Exercise directions:
The task for the listing below is to write out exactly the lines starting at the one containing "27 Sweetbriar Ln" and ending at the one containing "Moche sculptural stirrup spout bottle", both included. Pictures are to be omitted.

Data for the task:
::::
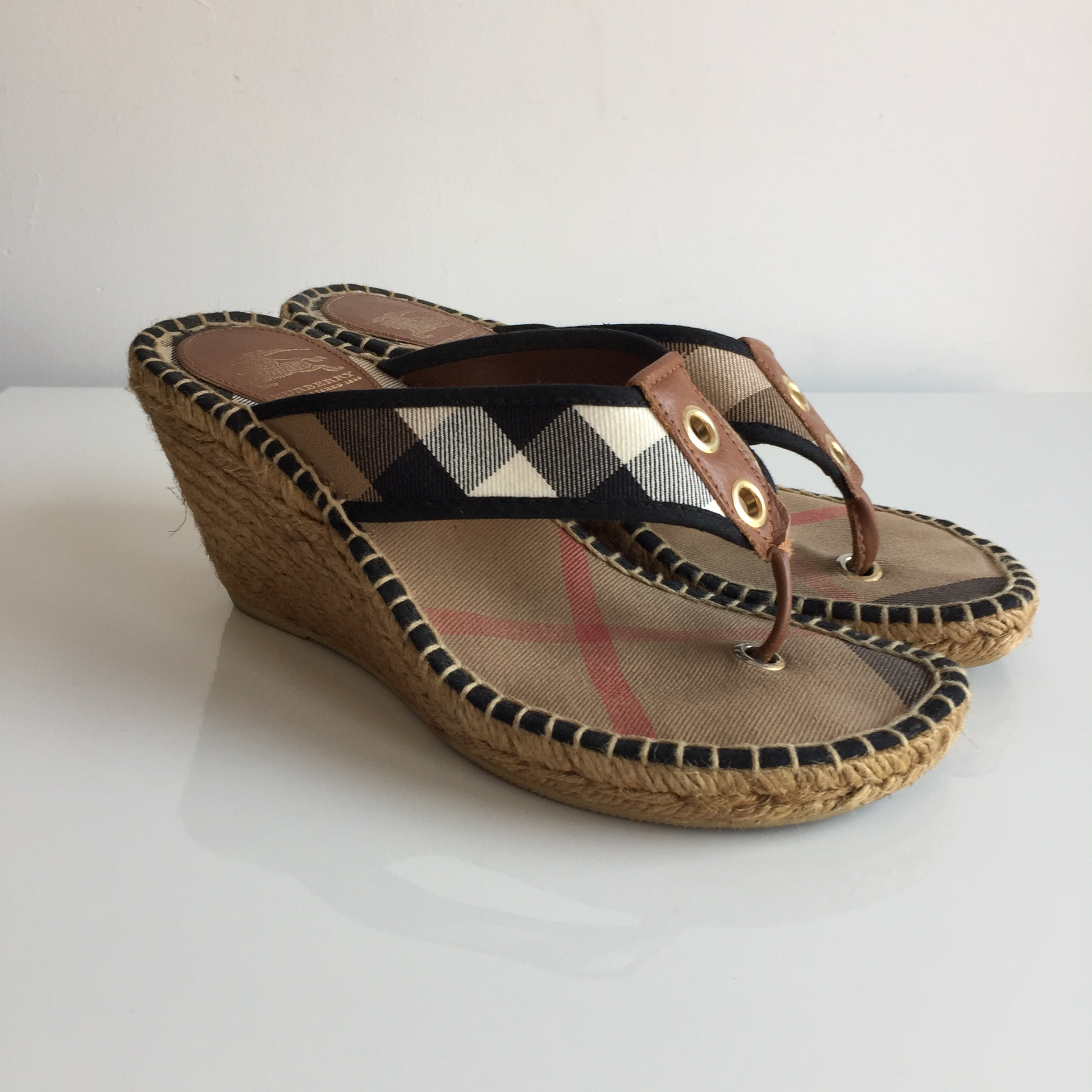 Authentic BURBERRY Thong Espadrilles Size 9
::::
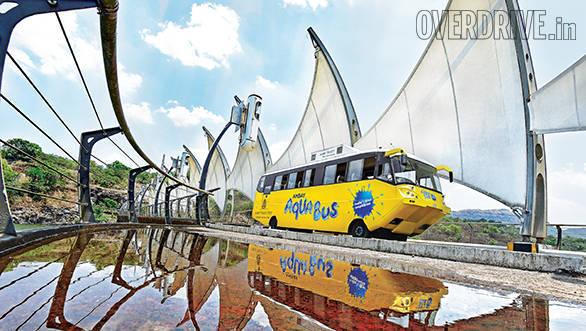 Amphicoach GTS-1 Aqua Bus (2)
::::
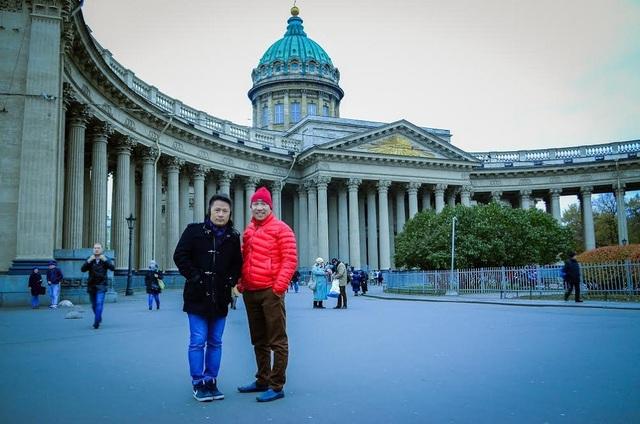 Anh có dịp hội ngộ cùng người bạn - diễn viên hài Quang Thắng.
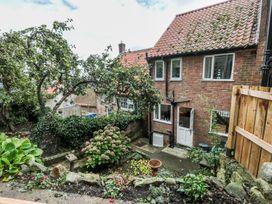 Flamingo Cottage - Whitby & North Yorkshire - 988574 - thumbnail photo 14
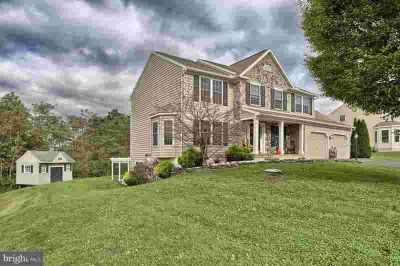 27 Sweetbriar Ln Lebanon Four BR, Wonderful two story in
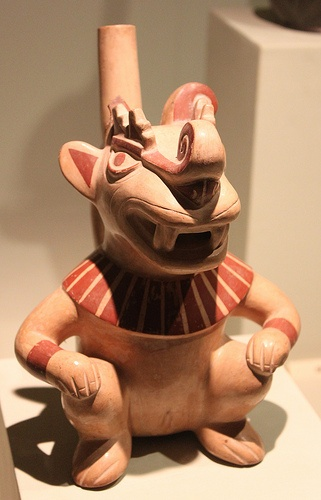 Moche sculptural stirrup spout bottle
::::
Answer to this task:
 27 Sweetbriar Ln Lebanon Four BR, Wonderful two story in
 Moche sculptural stirrup spout bottle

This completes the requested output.